Jetzt betrete ich den U-Bahnhof Bernauer Straße und sehe alle mir entgegen kommenden freundlich an. Zwei junge Männer bleiben stehen. Einer schreit mich an: »Hab ich Scheiße im Gesicht? Ey, Alter!« - Was soll ich dazu sagen? Ich gehe wortlos weiter. Der junge Türke, etwa 17 Jahre alt, bellt mir hinterher: »Ha? Hab ich Scheiße im Gesicht?«

So, das war’s dann mit der guten Laune. Ich werde sauer, aber bleibe ruhig. »Nee, ich kann da nichts sehen. Aber ich würd’ mich nicht wundern, wenn da im Kopf ’ne Menge wäre.«

Er wird ungehalten, hysterisch und fühlt sich religiös motiviert. »Scheiße im Kopf? Du hast Scheiße im Kopf, Alter!« Er kommt ein paar Schritte auf mich zu. Sein Kollege hält ihn am Arm. Ich sage nichts weiter und gehe den Bahnsteig entlang. Wenn er mir jetzt nachliefe und mir eins in die Fresse geben würde, glaube ich, hätte ich bei dem Poetry-Slam richtig gute Chancen. Mit herausgeschlagenen Zähnen eine Geschichte über’s Saufen erzählen, ’ne kleine Vögelei könnte ich schnell noch reinschreiben, da würde ich glatt gewinnen. Aber der Jungtürke geht nicht zum Äußersten.

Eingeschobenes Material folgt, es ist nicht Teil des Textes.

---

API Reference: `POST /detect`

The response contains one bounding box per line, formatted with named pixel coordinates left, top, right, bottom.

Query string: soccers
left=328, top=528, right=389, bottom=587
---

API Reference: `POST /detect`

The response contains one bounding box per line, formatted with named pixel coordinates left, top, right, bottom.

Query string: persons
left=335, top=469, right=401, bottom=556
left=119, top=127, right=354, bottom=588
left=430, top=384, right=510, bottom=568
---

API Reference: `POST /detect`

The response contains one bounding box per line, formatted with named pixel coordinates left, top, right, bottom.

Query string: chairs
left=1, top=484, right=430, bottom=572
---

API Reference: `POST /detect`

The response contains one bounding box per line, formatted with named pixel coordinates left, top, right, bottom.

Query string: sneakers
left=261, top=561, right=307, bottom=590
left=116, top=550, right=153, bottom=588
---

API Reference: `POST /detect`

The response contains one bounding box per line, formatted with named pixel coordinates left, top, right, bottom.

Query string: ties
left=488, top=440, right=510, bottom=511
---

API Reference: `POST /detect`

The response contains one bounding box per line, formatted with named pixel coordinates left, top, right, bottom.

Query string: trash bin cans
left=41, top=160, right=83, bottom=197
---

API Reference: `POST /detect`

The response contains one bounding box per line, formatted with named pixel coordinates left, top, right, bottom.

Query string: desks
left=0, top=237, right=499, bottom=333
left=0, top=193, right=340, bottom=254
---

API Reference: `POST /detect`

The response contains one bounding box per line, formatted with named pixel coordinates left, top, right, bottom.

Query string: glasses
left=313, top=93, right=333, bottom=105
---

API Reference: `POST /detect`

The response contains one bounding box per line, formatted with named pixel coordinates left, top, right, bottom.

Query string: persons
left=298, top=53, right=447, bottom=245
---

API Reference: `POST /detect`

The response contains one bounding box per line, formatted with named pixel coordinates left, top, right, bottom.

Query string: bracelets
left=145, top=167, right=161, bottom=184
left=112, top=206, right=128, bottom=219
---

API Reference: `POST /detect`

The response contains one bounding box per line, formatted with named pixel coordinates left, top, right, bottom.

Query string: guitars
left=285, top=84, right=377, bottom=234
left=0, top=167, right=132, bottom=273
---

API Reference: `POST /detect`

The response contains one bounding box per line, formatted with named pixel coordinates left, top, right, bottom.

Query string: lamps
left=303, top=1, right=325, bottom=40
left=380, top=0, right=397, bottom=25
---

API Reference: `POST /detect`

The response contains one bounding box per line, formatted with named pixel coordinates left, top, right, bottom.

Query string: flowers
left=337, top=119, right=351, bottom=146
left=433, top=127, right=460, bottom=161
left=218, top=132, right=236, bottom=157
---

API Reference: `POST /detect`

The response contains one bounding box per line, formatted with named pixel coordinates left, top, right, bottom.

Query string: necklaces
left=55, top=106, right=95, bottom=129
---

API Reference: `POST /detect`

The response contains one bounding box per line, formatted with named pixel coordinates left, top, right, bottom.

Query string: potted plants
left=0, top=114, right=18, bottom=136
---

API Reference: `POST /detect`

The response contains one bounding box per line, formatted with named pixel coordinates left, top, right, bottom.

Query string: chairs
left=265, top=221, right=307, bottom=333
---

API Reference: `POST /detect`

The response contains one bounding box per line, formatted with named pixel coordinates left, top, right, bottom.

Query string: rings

Beim Slam erzählt ein Kollege, wie er sich den Körper rasiert, dabei massenhaft Blut fließt, sich seine Brustwarzen wie Spargelstangen aufrichten, als er mit dem Rasiermesser an seine Eichel geht, wie sich das ganze orgiastisch auflöst. – Dagegen kann ich nicht anstinken. Ich habe nichts dagegen, Zweiter zu sein, und von mir aus auch mal Dritter.